Unter den Steinkohlen ist die Verschiedenheit im äußeren Ansehen größer als unter den Braunkohlen, Wir haben hier Pechkohle, Schieferkohle, Grobkohle, Blätterkohle, Faserkohle u. s. w.

Die Namen erklären sich von selbst, Verschiedenheiten in der Zusammensetzung der Kohle bedingen sie nicht. Eine andere Eintheilung bezieht sich auf das Verhalten in der Hitze. Man spricht hier von Baukohlen, Sinterkohlen und Sandkohlen. Die ersteren erleiden eine Erweichung und bilden große zusammenhängende blasige Massen; bei den anderen bleibt die Form unverändert und die Letzteren zerfallen. Diese Verschiedenheit ist bedingt durch die chemische Zusammensetzung, aber der Grund ist noch nicht ganz aufgeklärt. Bis jetzt lehrt uns der Chemiker nur die letzten Bestandtheile kennen; wie diese aber unter sich mit einander verbunden sind, das ist noch nicht erforscht. In der zuletzt genannten Reihenfolge nimmt der Werth der Steinkohlen ab, weil der Gehalt an Kohlenstoff ein geringerer wird.

Wie eingreifend die Förderung dieser unterirdischen Schätze auf die Entwickelung der Gegenwart eingewirkt hat, lehrt am Eindringlichsten England und das kleine Belgien. Auch unser Vaterland selbst bietet uns beachtenswerthe Fingerzeige in Fülle. Hunderte von Essen, die sich hoch zum Himmel emporstrecken, und stattliche Fabrikgebäude in der Nähe von Kohlengruben lehren uns, daß die Gewerbthätigkeit hier günstigen Boden zu einer kräftigen Entfaltung gefunden hat. Und selbst die Küche, die Hauswirthschaft ist nicht unberührt geblieben. In großen Länderstrichen, die mit dem Segen der Braun- und Steinkohlen von der Natur bedacht worden sind, ist die Feuerung mit Holz, eben so wie in den an Torf reichen Gegenden bereits zur Mythe geworden. Bei der Vertheilung ihrer Gaben hat die Natur Deutschland nicht gar zu stiefmütterlich behandelt. Nord- und Mitteldeutschland ist mit ausgedehnten Braunkohlenablagerungen bedacht worden, ungleich reicher und bedeutender sind die Steinkohlengebiete in Schlesien, Westphalen, am Rhein und in Sachsen. Von diesen Kohlen können sich manche den englischen, die man allgemein für die besten hält, würdig an die Seite stellen.

> **GEGEBENES MATERIAL**:
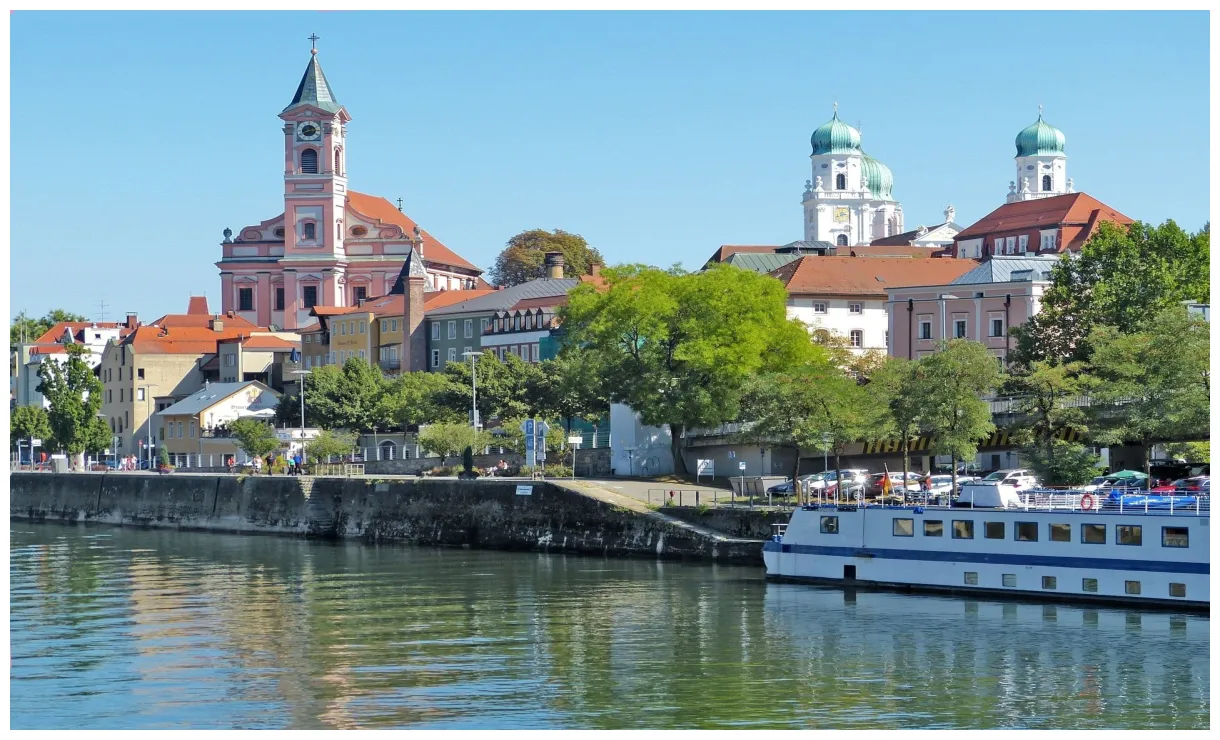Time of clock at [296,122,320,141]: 2:40
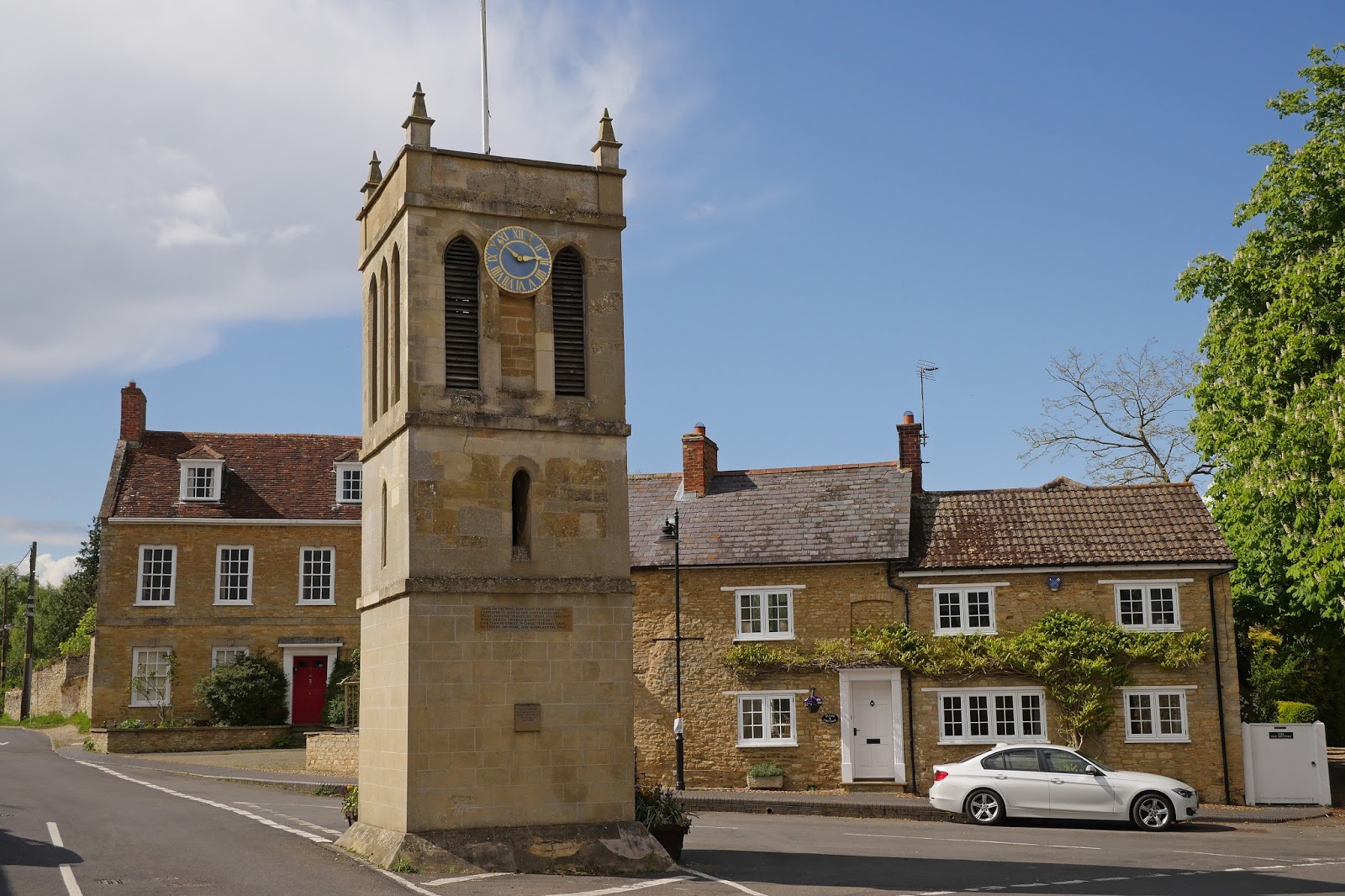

> **ARBEITSAUFTRAG**: Schreibe den Text über Stein- und Braunkohlen im Anschluss an seinen letzten Satz weiter.

> **LÖSUNG DER AUFGABE**:
Einige Zahlen werden den allgemeinen Deutungen mehr Färbung geben. England beschäftigt in seinen 3000 Kohlengruben 250,000 Arbeiter, gefördert werden jährlich 34 Millionen Tonnen, die einen Werth von 10 Mill. Pfd. St. repräsentiren. Davon wurden 1850 31/3 Mill. Tonnen ausgeführt; eben so viel verbrauchte die Riesenstadt allein, und fast ein Dritttheil der Gesammtsumme nahm die Eisenproduktion des Landes in Anspruch.

In der Zukunft wird England durch Nordamerika, das 1845 nur 80 Mill. Ctr., England dagegen 573 Mill. Ctr. Steinkohlen förderte, überflügelt werden, denn hier finden sich die ausgedehntesten Steinkohlengebiete. Die des Staates Illinois sind nicht viel kleiner als die Englands, das pittsburger Revier umfaßt 14,000 Q.-M. und durch Pensylvanien, Ohio und Virginien zieht sich ein Kohlenfeld von 63,000 Q.-M.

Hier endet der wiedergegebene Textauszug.